Genomics and Functional Genomics of Malignant Pleural Mesothelioma


Cakiroglu E., Şentürk Ş.

INTERNATIONAL JOURNAL OF MOLECULAR SCIENCES, vol.21, no.17, 2020 (SCI-Expanded) identifier identifier identifier

  • Publication Type: Article / Review
  • Volume: 21 Issue: 17
  • Publication Date: 2020
  • Doi Number: 10.3390/ijms21176342
  • Journal Name: INTERNATIONAL JOURNAL OF MOLECULAR SCIENCES
  • Journal Indexes: Science Citation Index Expanded (SCI-EXPANDED)
  • Keywords: malignant pleural mesothelioma, genomics, functional genomics, next-generation sequencing, RNAi and CRISPR screens, POTENTIAL THERAPEUTIC TARGETS, TUMOR-SUPPRESSOR, GROWTH-FACTOR, GENE-EXPRESSION, MOUSE MODEL, MESENCHYMAL TRANSITION, LUNG ADENOCARCINOMA, SOMATIC MUTATIONS, BAP1 ALTERATIONS, INHIBITS GROWTH
  • Dokuz Eylül University Affiliated: Yes

Abstract

Malignant pleural mesothelioma (MPM) is a rare, aggressive cancer of the mesothelial cells lining the pleural surface of the chest wall and lung.
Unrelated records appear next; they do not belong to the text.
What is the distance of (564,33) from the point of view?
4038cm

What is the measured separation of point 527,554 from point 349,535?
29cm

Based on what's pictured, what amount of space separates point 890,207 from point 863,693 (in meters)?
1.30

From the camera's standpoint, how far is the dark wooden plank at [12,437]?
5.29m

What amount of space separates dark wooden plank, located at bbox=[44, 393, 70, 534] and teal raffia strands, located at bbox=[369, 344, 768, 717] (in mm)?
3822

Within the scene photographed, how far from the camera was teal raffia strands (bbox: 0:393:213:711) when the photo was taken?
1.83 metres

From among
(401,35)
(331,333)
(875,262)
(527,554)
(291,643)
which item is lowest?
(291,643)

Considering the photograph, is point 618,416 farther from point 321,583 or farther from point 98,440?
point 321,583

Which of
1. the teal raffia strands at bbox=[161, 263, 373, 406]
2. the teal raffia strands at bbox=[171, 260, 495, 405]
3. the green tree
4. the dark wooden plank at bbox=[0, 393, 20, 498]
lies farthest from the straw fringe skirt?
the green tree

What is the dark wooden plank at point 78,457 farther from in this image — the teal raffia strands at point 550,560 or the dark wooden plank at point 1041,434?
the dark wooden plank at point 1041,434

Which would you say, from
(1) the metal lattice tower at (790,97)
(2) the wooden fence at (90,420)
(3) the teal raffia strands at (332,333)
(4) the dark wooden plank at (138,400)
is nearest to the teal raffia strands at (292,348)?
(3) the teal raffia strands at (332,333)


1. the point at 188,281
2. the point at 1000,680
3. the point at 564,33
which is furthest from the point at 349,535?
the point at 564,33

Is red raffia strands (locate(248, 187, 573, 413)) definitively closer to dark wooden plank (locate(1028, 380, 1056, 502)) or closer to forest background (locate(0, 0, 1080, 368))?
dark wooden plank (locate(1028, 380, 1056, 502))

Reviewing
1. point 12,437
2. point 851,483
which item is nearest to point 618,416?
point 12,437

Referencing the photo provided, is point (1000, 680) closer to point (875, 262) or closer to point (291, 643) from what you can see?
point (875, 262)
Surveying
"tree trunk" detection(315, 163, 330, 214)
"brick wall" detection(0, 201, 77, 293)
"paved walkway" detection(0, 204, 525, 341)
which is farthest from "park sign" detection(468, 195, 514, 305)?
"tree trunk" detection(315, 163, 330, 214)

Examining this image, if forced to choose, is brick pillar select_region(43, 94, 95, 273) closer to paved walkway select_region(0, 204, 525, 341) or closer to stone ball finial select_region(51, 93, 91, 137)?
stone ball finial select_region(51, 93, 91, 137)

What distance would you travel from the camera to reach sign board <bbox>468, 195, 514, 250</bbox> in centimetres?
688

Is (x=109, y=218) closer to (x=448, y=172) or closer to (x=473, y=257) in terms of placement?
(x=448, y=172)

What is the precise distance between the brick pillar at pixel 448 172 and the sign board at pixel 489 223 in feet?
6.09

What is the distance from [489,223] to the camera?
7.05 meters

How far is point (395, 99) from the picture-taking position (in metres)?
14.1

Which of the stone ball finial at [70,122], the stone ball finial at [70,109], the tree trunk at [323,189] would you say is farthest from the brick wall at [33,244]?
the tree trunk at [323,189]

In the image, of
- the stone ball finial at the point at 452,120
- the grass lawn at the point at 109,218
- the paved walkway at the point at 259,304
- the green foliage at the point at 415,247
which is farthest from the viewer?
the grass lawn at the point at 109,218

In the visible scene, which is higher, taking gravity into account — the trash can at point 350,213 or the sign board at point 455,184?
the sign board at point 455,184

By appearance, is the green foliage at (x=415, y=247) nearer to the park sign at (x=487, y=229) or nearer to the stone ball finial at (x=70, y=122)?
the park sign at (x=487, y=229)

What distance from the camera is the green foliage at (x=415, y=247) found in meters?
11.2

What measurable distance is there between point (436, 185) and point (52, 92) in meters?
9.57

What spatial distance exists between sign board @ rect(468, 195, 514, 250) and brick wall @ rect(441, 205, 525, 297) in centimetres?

The etiology of MPM is strongly associated with prior exposure to asbestos fibers, and the median survival rate of the diagnosed patients is approximately one year. Despite the latest advancements in surgical techniques and systemic therapies, currently available treatment modalities of MPM fail to provide long-term survival. The increasing incidence of MPM highlights the need for finding effective treatments. Targeted therapies offer personalized treatments in many cancers. However, targeted therapy in MPM is not recommended by clinical guidelines mainly because of poor target definition. A better understanding of the molecular and cellular mechanisms and the predictors of poor clinical outcomes of MPM is required to identify novel targets and develop precise and effective treatments. Recent advances in the genomics and functional genomics fields have provided groundbreaking insights into the genomic and molecular profiles of MPM and enabled the functional characterization of the genetic alterations. This review provides a comprehensive overview of the relevant literature and highlights the potential of state-of-the-art genomics and functional genomics research to facilitate the development of novel diagnostics and therapeutic modalities in MPM.